DESCRIPTION (provided by applicant): Objective: To investigate the mechanism of Hul5 noncatalytic activity and its functional coupling to Ubp6 in protein degradation at the proteasome. Hypothesis: I hypothesize that there is a discrete noncatalytic function of Hul5 and that it inhibits the deubiquitinating activity of UbpG to ensure commitment to and accelerate substrate degradation. Specific Aims: (1) To characterize the functional regions of HulS. (2) To investigate the link between Ubp6 and the noncatalytic function of Hul5. (3) To examine the in vivo dependence of substrate degradation by the proteasome on the noncatalytic activity of Hul5. Research design: The model organism utilized in these studies will be S. cerevisiae. The initial studies will be focused on identifying the specific regions of Hul5 that are responsible for its many functions. Truncations and mutations in Hul5 will be generated and screened for phenotypes in yeast. Mutants will be isolated that are deficient in noncatalytic function, proteasome docking, and ubiquitin chain binding, respectively. Next, the mutants generated in Hul5 will be combined with mutants in Ubp6 to elucidate the interplay between Hul5 and Ubp6 through phenotypic screening. Following this, the functional coupling of Hul5 and Ubp6 will be reconstituted in vitro by altering the composition of the proteasome and measuring degradation of a characterized substrate. Finally, mass spectrometry will be utlized to identify endogenous substrates affected by Hul5 noncatalytic activity. Detailed analysis of the degradation rates of these identified substrates will reveal the importance and contribution of Hul5 to global protein degradation. In addition, combinations of Hul5 and Ubp6 mutants will be analyzed by mass spectrometry to investigate how the coupling of their antagonizing functions controls proteasome function and how imbalance in Hul5 and Ubp6 activity can affect substrate degradation. Relevance to public health: This proposal aims to investigate the fundamentals of the commitment of substrates to proteasomal degradation. The improper disposal of proteins that regulate cell growth and division is a well documented instigant of cancer. A large number of proteasome inhibitors are currently in clinical trials for cancer treatment. Therefore, a better understanding of the regulation of the proteasome will aid in the development of future approaches to cancer prevention and treatment.

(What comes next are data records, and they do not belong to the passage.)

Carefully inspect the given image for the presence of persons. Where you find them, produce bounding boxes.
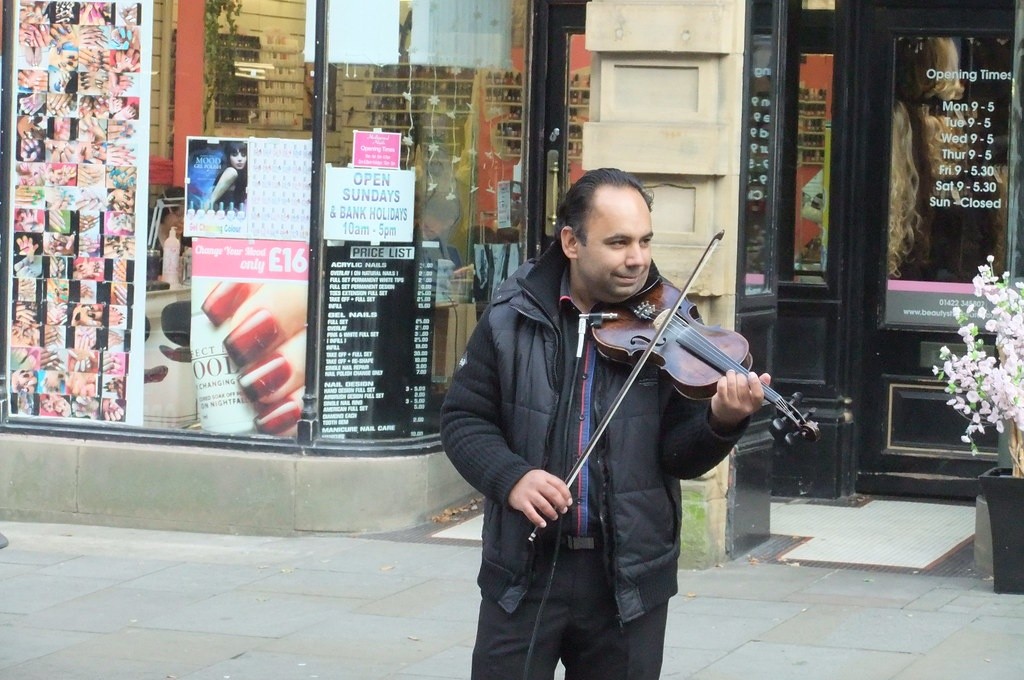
[803,169,823,267]
[438,168,771,680]
[147,186,192,282]
[205,142,247,212]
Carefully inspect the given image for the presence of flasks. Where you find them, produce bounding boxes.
[147,250,160,281]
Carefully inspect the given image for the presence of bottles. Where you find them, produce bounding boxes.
[162,227,180,289]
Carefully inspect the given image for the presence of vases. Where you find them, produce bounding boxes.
[978,466,1024,595]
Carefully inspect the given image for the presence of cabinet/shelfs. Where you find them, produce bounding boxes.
[481,70,592,159]
[211,34,262,131]
[260,32,307,130]
[795,99,825,167]
[325,63,478,204]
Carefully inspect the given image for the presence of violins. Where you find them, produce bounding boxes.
[589,277,826,439]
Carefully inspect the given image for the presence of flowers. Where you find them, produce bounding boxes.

描述（申请人提供）：目的：研究HUL5非催化活性的机理及其功能偶联与蛋白质降解中蛋白质降解的功能偶联。假设：我假设HUL5具有离散的非催化功能，并且它抑制了UBPG的去泛素化活性，以确保对底物降解的承诺和加速。具体目的：（1）表征HULS的功能区域。 （2）研究UBP6与HUL5的非催化功能之间的联系。 （3）检查蛋白酶体对HUL5非催化活性的底物降解的体内依赖性。研究设计：这些研究中使用的模型有机体将是酿酒酵母。最初的研究将集中在确定负责其许多功能的HUL5的特定区域。 HUL5中的截短和突变将产生并筛选酵母中的表型。突变体将分别孤立，分别缺乏催化功能，蛋白酶体对接和泛素链结合。接下来，在HUL5中产生的突变体将与UBP6中的突变体结合，以通过表型筛选阐明HUL5和UBP6之间的相互作用。此后，将通过改变蛋白酶体的组成并测量特征性底物的降解来在体外重新构成HUL5和UBP6的功能耦合。最后，将对质谱法进行UTLED，以鉴定受HUL5非催化活性影响的内源性底物。对这些已确定的底物的降解率的详细分析将揭示HUL5对全球蛋白质降解的重要性和贡献。此外，将通过质谱法分析HUL5和UBP6突变体的组合，以研究其拮抗功能的耦合如何控制蛋白酶体功能以及HUL5和UBP6活性中的失衡如何影响底物降解。与公共卫生的相关性：该提案旨在调查底物对蛋白酶体降解的承诺的基本面。调节细胞生长和分裂的蛋白质的处置不当是癌症的启动。目前，许多蛋白酶体抑制剂正在癌症治疗中进行临床试验。因此，更好地了解蛋白酶体的调节将有助于开发未来的预防癌症预防和治疗方法。